PROJECT TITLE Characterization of a novel adipogenic mesenchymal progenitor population inhabiting a unique interstitial tissue niche. ABSTRACT Obesity and the associated metabolic syndrome represent a profound public health challenge for which there are few effective therapeutics. Fundamentally, obesity arises in the setting of nutrient excess, which stimulates adipose tissue expansion. The healthy growth of adipose tissue depends on the capacity of progenitor cells to undergo de novo adipogenesis. However, the cellular hierarchy and mechanisms governing adipocyte progenitor differentiation are poorly understood. Adipose mesenchymal progenitors represent a complex pool of highly diverse cell types, and previous attempts to characterize these populations using candidate gene approaches have been significantly limited by lack of specificity and loss of spatial information. Using unbiased single-cell RNA transcriptomics coupled with immunohistochemistry, we identified a novel progenitor population which we term Interstitial Progenitor Cells (IPCs). IPCs are multipotent progenitors, marked by expression of Dpp4 and Wnt2, which can give rise to committed preadipocytes and mature adipocytes. Importantly, we show that IPCs inhabit the Reticular Interstitium (RI), a fibrous tissue that envelops many organs including adipose depots and represents a previously unrecognized anatomical niche for multipotent mesenchymal progenitors. The scientific objectives of this proposal are to determine the in vivo contribution of IPCs to adipose tissue biology and define the niche elements that maintain IPC identity and direct lineage allocation. The Aims of the proposal are: 1) Trace the in vivo lineage allocation of IPCs during early adipose organogenesis and adult stimulated adipogenesis. 2) Investigate the role of TGFβ and Wnt signaling in IPC maintenance and differentiation. In addition to the scientific contributions of the proposed aims, this proposal outlines a structured, focused training plan that will equip me with the techniques and expertise in progenitor cell biology that will serve as the foundation of a successful transition to independence.
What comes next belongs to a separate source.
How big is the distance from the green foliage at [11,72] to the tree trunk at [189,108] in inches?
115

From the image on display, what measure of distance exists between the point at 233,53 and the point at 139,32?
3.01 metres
项目名称 一种新的成脂间充质祖细胞群的特征， 组织龛 摘要 肥胖和相关的代谢综合征代表了一个深刻的公共卫生挑战， 很少有有效的治疗方法。从根本上说，肥胖是在营养过剩的情况下产生的， 脂肪组织扩张术脂肪组织的健康生长取决于祖细胞的能力， 进行新生脂肪形成。然而，控制脂肪细胞的细胞层次和机制 祖细胞分化知之甚少。 脂肪间充质祖细胞代表了高度多样化的细胞类型的复杂池，并且先前的研究表明， 使用候选基因方法来表征这些群体的尝试受到了显著的限制， 缺乏特异性和空间信息丢失。使用无偏的单细胞RNA转录组学， 通过免疫组化，我们鉴定了一种新的祖细胞群，我们称之为间质祖细胞 （IPC）。IPC是多能祖细胞，以Dpp4和Wnt 2的表达为标志，其可以引起 定向前脂肪细胞和成熟脂肪细胞。重要的是，我们表明，IPC居住在网状 间质（RI）是一种纤维组织，包裹着包括脂肪库在内的许多器官，代表着一种 以前未被认识到的多能间充质祖细胞的解剖学生态位。 本提案的科学目标是确定IPC对脂肪组织的体内贡献 生物学和定义生态位元素，维持IPC身份和直接谱系分配。的目标 本研究的主要目的是：1）追踪早期脂肪器官形成和成年过程中IPC的体内谱系分布 刺激脂肪形成。2)研究TGFβ和Wnt信号在IPC维持中的作用， 分化除了拟议目标的科学贡献外，该提案还概述了 一个结构化的，有重点的培训计划，这将使我具备祖细胞生物学方面的技术和专业知识 这将成为成功过渡到独立的基础。